Jersey City

(Door Hugo Kijne te Hoboken USA)

Jersey City, the second largest city in New Jersey with 265,000 residents, is located south of Hoboken, where I live.  You can only enter Hoboken from the south through Jersey City and vice versa, so the populations are well acquainted.  Ethnically Jersey City is divided into four major groups: Hispanic or Latino (28%), Black or African-American (26%), Asian (24%) and Non-Hispanic White (22%).  Racially Whites are the largest group, with 33%.  A more detailed look reveals that Jersey City is the ultimate melting pot:  The Hispanic contingent primarily comes from Ecuador, Mexico, Puerto Rico and Cuba, and there are African-Americans from Nigeria and Kenya.  The Asians come from India, the Philippines, China and Vietnam, and for the Non-Hispanic Whites the most reported ancestries in the last US Census were Italian, Irish, Polish and German, although there are also leftovers of earlier English and Dutch populations.  With so much diversity there has to be a high level of cross-cultural tolerance in Jersey City, maybe only similar to the level of tolerance in New York City, the neighbor across the Hudson.
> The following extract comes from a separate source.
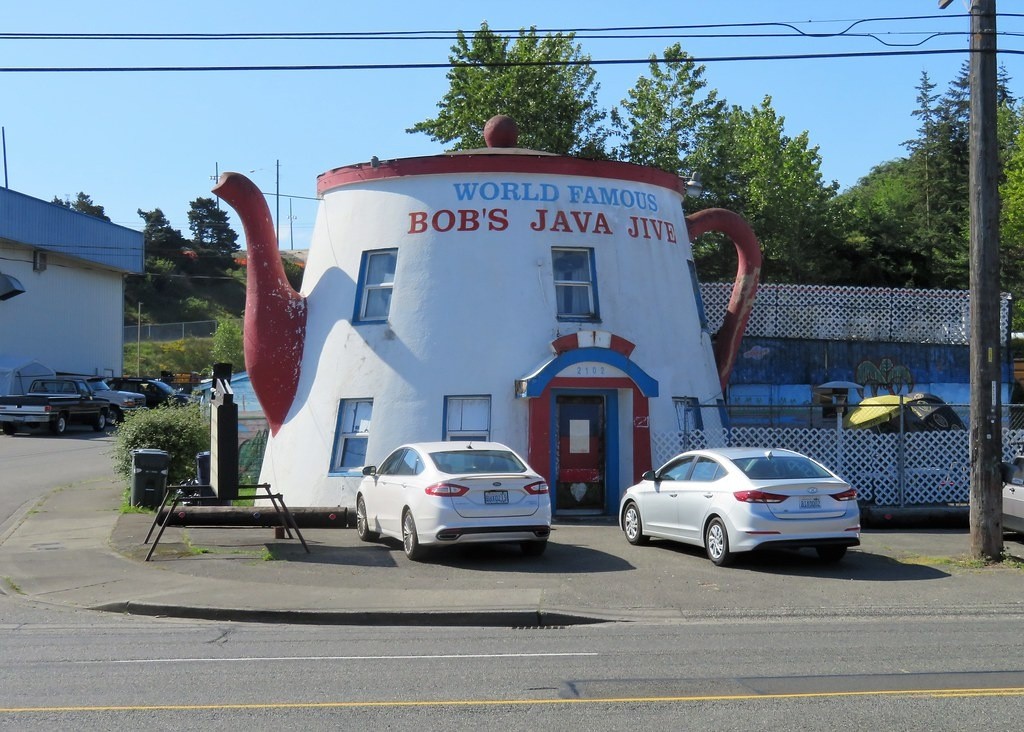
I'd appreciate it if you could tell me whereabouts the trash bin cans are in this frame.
[130,449,170,511]
[196,451,231,506]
Muslims constitute 4.5% of all religious adherents in Jersey City, and among them there is significant diversity as well. Surprisingly, the fastest growing segment of the Muslim population is Latino, but there are also African-American, Pakistani and Bangladeshi Muslims.  Although Jersey City’s population has a significant Arab-American segment it does not constitute the majority of the city’s Muslims, because it includes a large Egyptian Coptic community.  At a rally in Birmingham, Alabama, last Saturday, Donald Trump declared that on 9/11/2001 he watched thousands and thousands of people in Jersey City cheering as the Twin Towers of the World Trade Center were coming down in lower Manhattan.  He could only have been referring to the local Muslim community, but his ‘eyewitness’ account was quickly debunked.  The Jersey City police department denied that something like that ever happened, and there was no video footage of it, which if it existed would have been shown by all networks, both immediately after 9/11 and frequently during the years that since have passed.  So Trump was lying, plain and simple.
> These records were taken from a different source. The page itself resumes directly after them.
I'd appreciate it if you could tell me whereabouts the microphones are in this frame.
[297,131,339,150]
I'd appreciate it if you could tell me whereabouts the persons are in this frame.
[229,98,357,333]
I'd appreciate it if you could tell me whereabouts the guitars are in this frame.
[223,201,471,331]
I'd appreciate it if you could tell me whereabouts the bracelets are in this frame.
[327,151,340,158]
From the beginning racism and xenophobia have been at the core of Trump’s campaign.  Playing into the sentiments of the white part of the American underclass, he used the announcement of his candidacy to proclaim that Mexico is sending rapists and drug dealers across the border, and trumpeted that 11 million undocumented aliens should be deported.  After the Paris attacks he found something even better, now mobilizing the anti-Muslim feelings of the same group.
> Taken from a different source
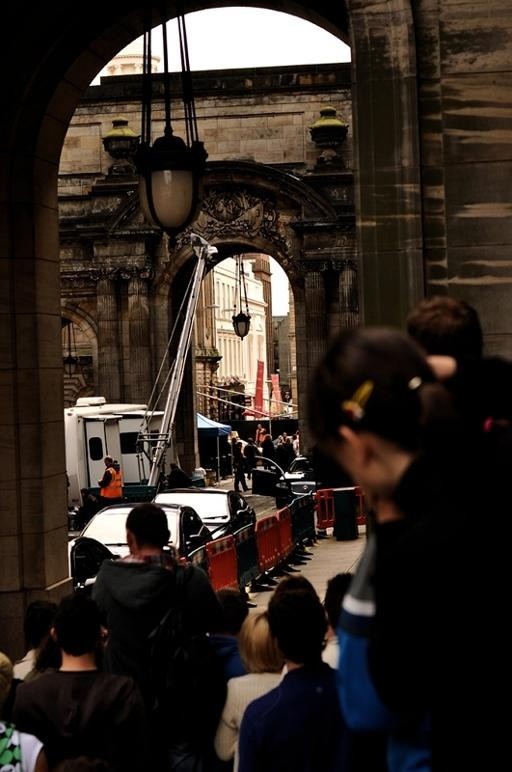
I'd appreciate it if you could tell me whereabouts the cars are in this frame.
[247,450,322,511]
[145,483,260,544]
[66,498,219,589]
Trump’s only campaign issue is destructive on three levels. Geopolitically it plays straight into the hand of ISIS, which is desperate to frame its quest as a war against infidels and the West, and undoubtedly appreciates that Trump obliges. Domestically it weakens the tolerance that is the fabric of the US society, and finally it sows fear in the hearts of Hispanics and Muslims alike.

Last Friday ABC showed a special by Barbara Walters, showing Trump as a family man with wife and kid, children from earlier marriages, and grandchildren playing in his office.  I was reminded of footage of Hitler playing with his dogs, an appropriate association in this case.